Hometown: Apple Valley, Minnesota
Currently: Rocking it out and camping it up on Broadway as lovable be-mulleted loser Lonny, the narrator of the 1980s hair band musical Rock of Ages.
The Jarvis Family: It’s no surprise that Mitchell Jarvis is currently wailing on Broadway. His parents met while touring the country in the contemporary Christian singing group the Challengers, a family affair they continued once their son and two daughters were born. “My sisters and I would come up onstage and do a few numbers with them as the Jarvis Family Singers,” says Mitchell, the mellow baby of the family. “My big number was ‘Jesus Put the Song in My Heart.'” The clan kept the act together until Jarvis was eight, touring during school vacations in a blue 1979 Dodge Conversion van with their dog, Tippy. “We’d drive around the country, headlining at churches. It took me a while to figure out that wasn’t how most kids spent their summers.”
Jock of Ages: Despite his touring background and involvement school choirs, Jarvis didn’t take singing or theater seriously. “I was always an athlete—basketball, baseball, golf.” It wasn’t until his junior year of high school, when a broken leg sidelined him, that Jarvis began to ponder other avenues. “I finally realized, ‘I’m 5’8”, white and live in Minnesota; there’s no future for me in the basketball world.’” So when word got around that his high school needed tenors for Jesus Christ Superstar, the trained vocalist tried his luck, landing the role of Judas. “Climbing over the scaffolding, screaming rock vocals? That was that. I never really looked back,” he recalls. Post-graduation, Jarvis took a year off to research performing as a profession. “I knew nothing about it. Then I went to see the rock opera Romeo and Juliet with Patrick Wilson, and looked at his bio. I saw [he was trained at] Carnegie-Mellon, so I figured I’d just go there.” Jarvis auditioned and made it in.
If I Were A Rich Man: Drama degree in hand, Jarvis moved to New York in 2002 to launch his career, hitting the city during a major downturn: “It was this incredibly hot, post-9/11 summer and there weren’t a lot of jobs.” He filled the void with regional gigs, including Casper: The Musical with Chita Rivera, and a stint in West Side Story in Basel, Switzerland, but life as a struggling actor was the reality. “I’ve gone through stretches where I was playing my guitar on subway platforms just to eat. I even stole a sandwich once from a grocery store, just because I was so hungry. My friends calls it my ‘Jean Valjean’ moment,” he says. But in 2005, a big break came. Then a waiter at the popular theater district restaurant Angus McIndoe, Jarvis ended up serving at the Fiddler on the Roof Tony Award party, hitting it off with musical director Kevin Stites. Three months later, he was part of the cast. “I closed out the show as Yakov, working with Harvey Fierstein, Rosie O’Donnell and Andrea Martin. So that didn’t suck!”

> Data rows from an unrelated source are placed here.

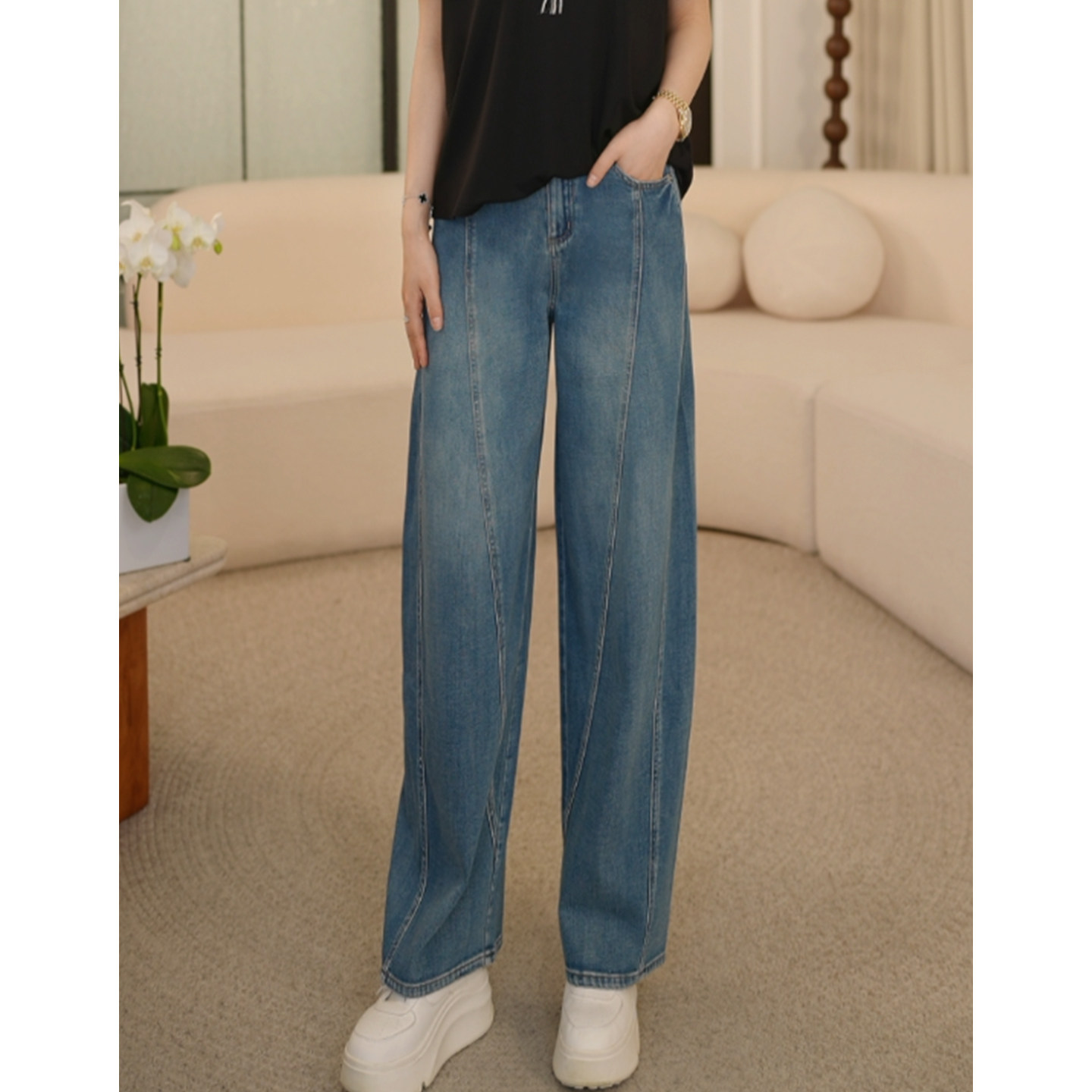 枫竺丹宁风中高腰遮胯显瘦结构弯刀牛仔裤女2026夏季新款休闲长裤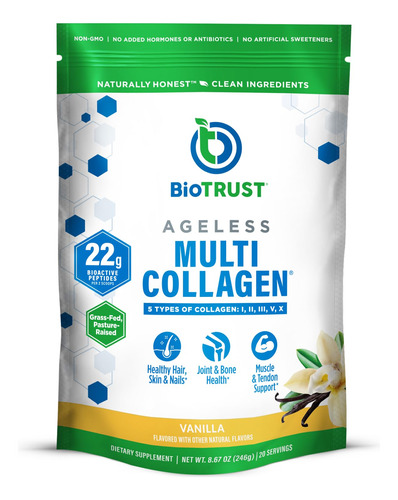 Colágeno Em Pó Biotrust Ageless Multi 5 Tipos De Proteína De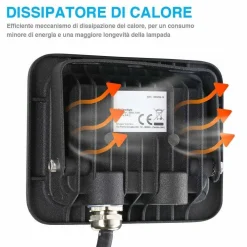 FARO LED 100W LUCE ALTA LUMINOSITA 8000LM FARETTO ESTERNO SLIM BIANCO FREDDO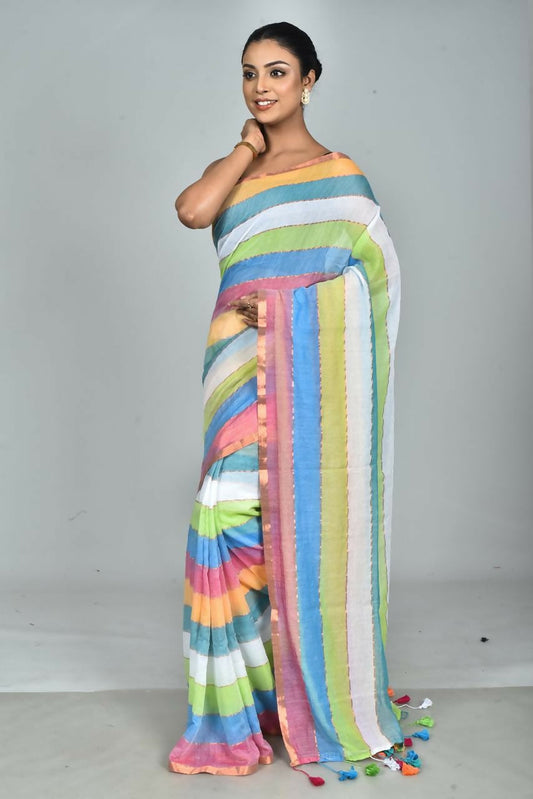 Exclusive Collection Beautiful Multi4 Pure Cotton Woven Handloom Saree With Running Blouse Piece - Swadesiicart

Laughing to the Top: Following his Broadway debut, Jarvis honed his formidable comedic chops with the sketch group Honorable Mention and the corporate comedy musical The Water Coolers, gigs that made him the perfect candidate for a role a friend tipped him off about: Lonny, the drunken loser narrator in a new musical called Rock of Ages. The producers had spent months trying to cast the part, to no avail. But once they saw Jarvis, he was on his way to New World Stages, heading up the all-singing, all-stripping, all-drinking off-Broadway incarnation of a show about 80s lovers on the Sunset Strip. “There were some crazy, crazy nights,” Jarvis recalls of the show’s initial, occasionally booze-soaked run. “People would come up onstage—there were even drunken brawls in the audience. But we learned how to play this show and find funny ways to deal with any situation.”
Rockin’ Broadway: “The experience overall has been harmonious,” Jarvis says of his show, which survived a whirlwind three-week rehearsal process and several cast changes before transferring to Broadway in late March. Now running to audience and surprise! critical acclaim at the Brooks Atkinson Theater, ROA has benefitted from Rialto upgrades including a better sound system and new comedic finessing. “Off-Broadway, people came to this ‘stupid 80’s show’ with their arms crossed. Now we don’t need to earn their respect—we need to deliver the great show people expect.” And what does Jarvis think about the many comparisons of him to screen comedian Jack Black? “I’ve gotten those for the last five years,” he says with a laugh. “It’s the way this part’s written, and I already look like him. It bothers me occasionally, but I’m lucky to do what I do. I’m fully aware in another six months it could be back to stealing sandwiches!”